A PROBLEM TOMORROW, TODAY — From the WSJ’s AnnaMaria Andriotis: “Inflation is at a four-decade high, and a recession may be near. Credit card issuers are not worried: They are aggressively courting new customers and trying to increase credit card balances … Major card issuers reported record credit card spending for the second quarter. At JPMorgan Chase, credit card purchases totaled $271.2 billion, the highest amount dating back to at least 2004 and 33% over the fourth quarter of 2019, before the pandemic caused spending to plummet.”

ABOUT – Reuters: “U.S. household debt rose to a record $16.15 trillion in the second quarter, driven mainly by a $207 billion jump in mortgage balances, with credit card and car loan debt also rising as consumers stepped up their borrowing to deal with soaring inflation, according to a federal news agency. The reserve report was shown on Tuesday.”

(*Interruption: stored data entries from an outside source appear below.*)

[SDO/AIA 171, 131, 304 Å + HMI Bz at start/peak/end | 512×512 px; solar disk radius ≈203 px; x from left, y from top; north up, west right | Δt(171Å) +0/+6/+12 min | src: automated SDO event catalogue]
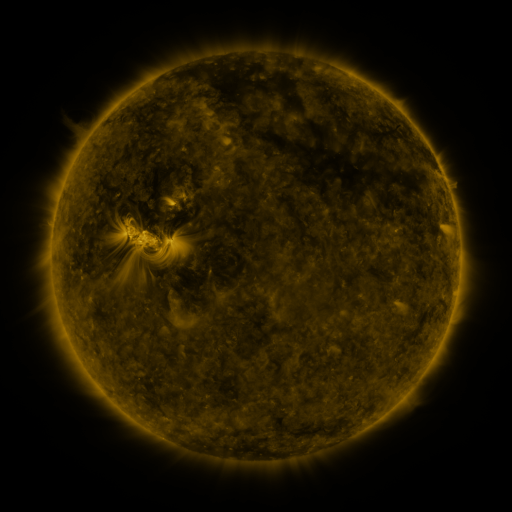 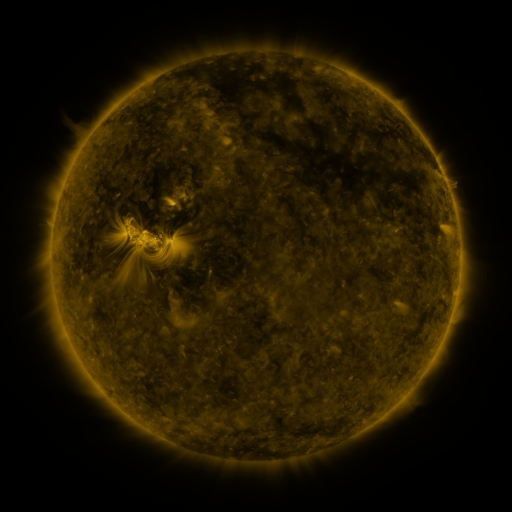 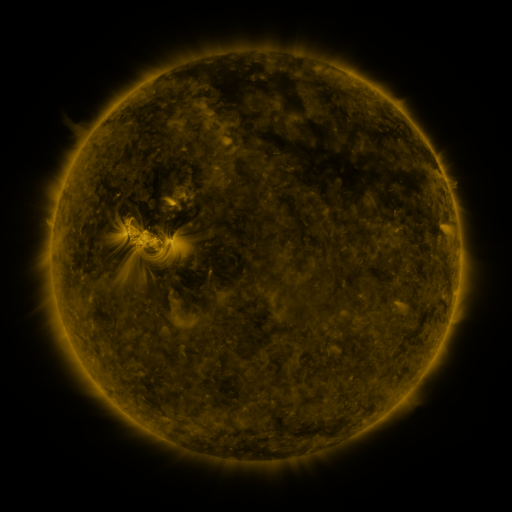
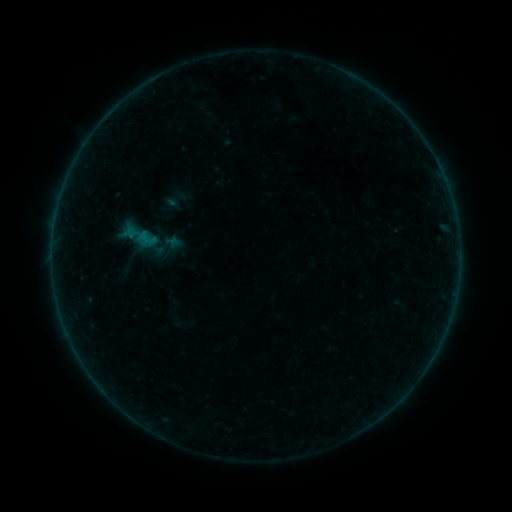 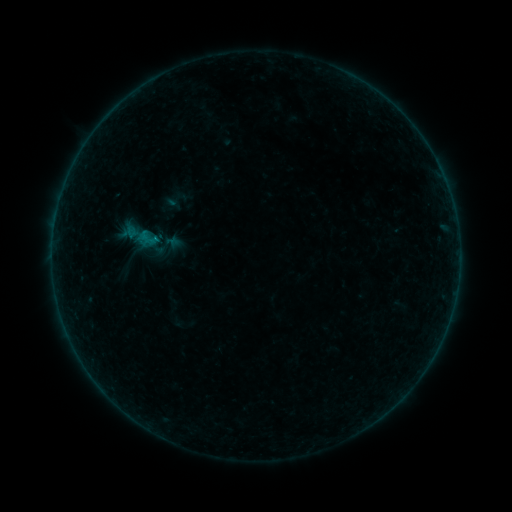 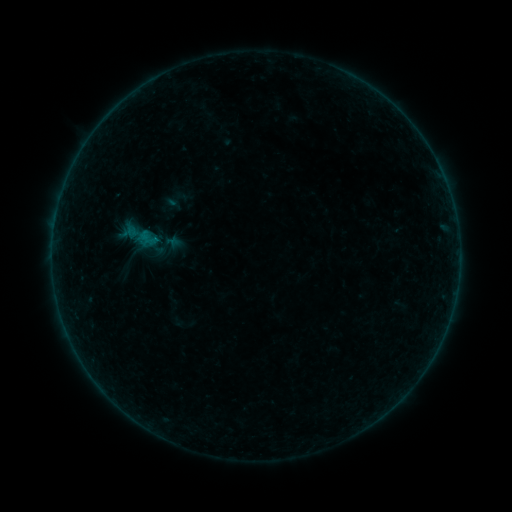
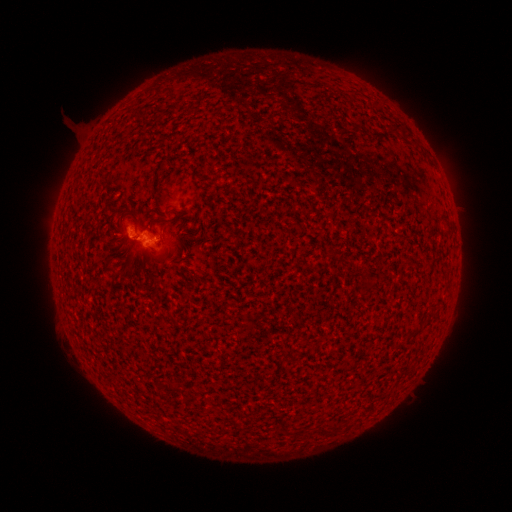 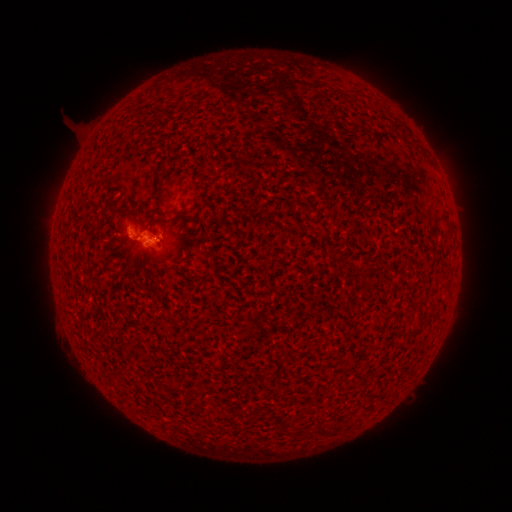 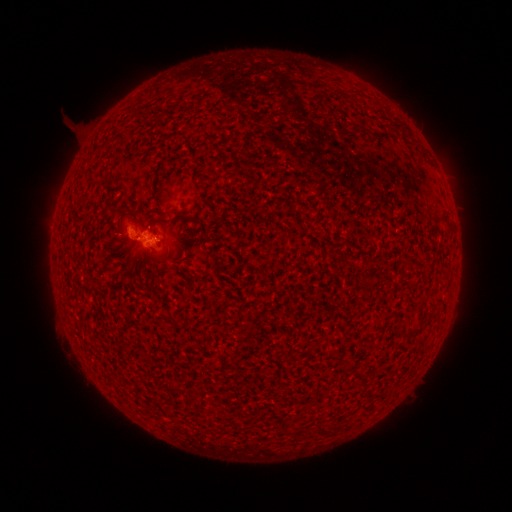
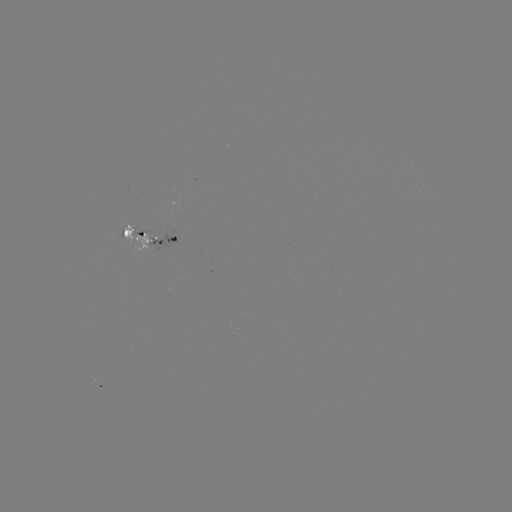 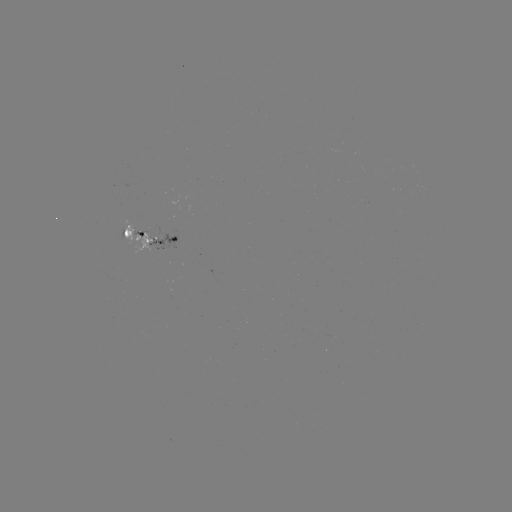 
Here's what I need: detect B2.2 flare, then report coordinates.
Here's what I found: B2.2 flare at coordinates (158, 241).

EQUIFAX — From the WSJ’s Andrew Ackerman and AnnaMaria Andriotis: “Equifax provided inaccurate credit scores on millions of U.S. consumer loan applicants during a three-week period earlier this year, according to bank executives and others familiar with the errors.”

David McDonough is now an assistant general counsel at Wells Fargo, leading the consumer and small business banking division. He was most recently assistant general counsel at the bank, which he joined in 2014. He has also previously worked at Bank of America and K&L Gates.

Rusiru Gunasena has joined The Clearing House as senior vice president of Real Time Payments product management and strategy. Gunasena was previously head of JHA PayCenter at Jack Henry. He will replace Steve Ledfordwho is retiring after 9 years at The Clearing House.

Anthony Thompson will receive a second full term on the SEC’s Public Company Accounting Oversight Board, the agency announced Tuesday. Thompson, a former Commodity Futures Trading Commission and Department of Agriculture official, is currently serving a term that expires in October. His second term runs until October 24, 2027.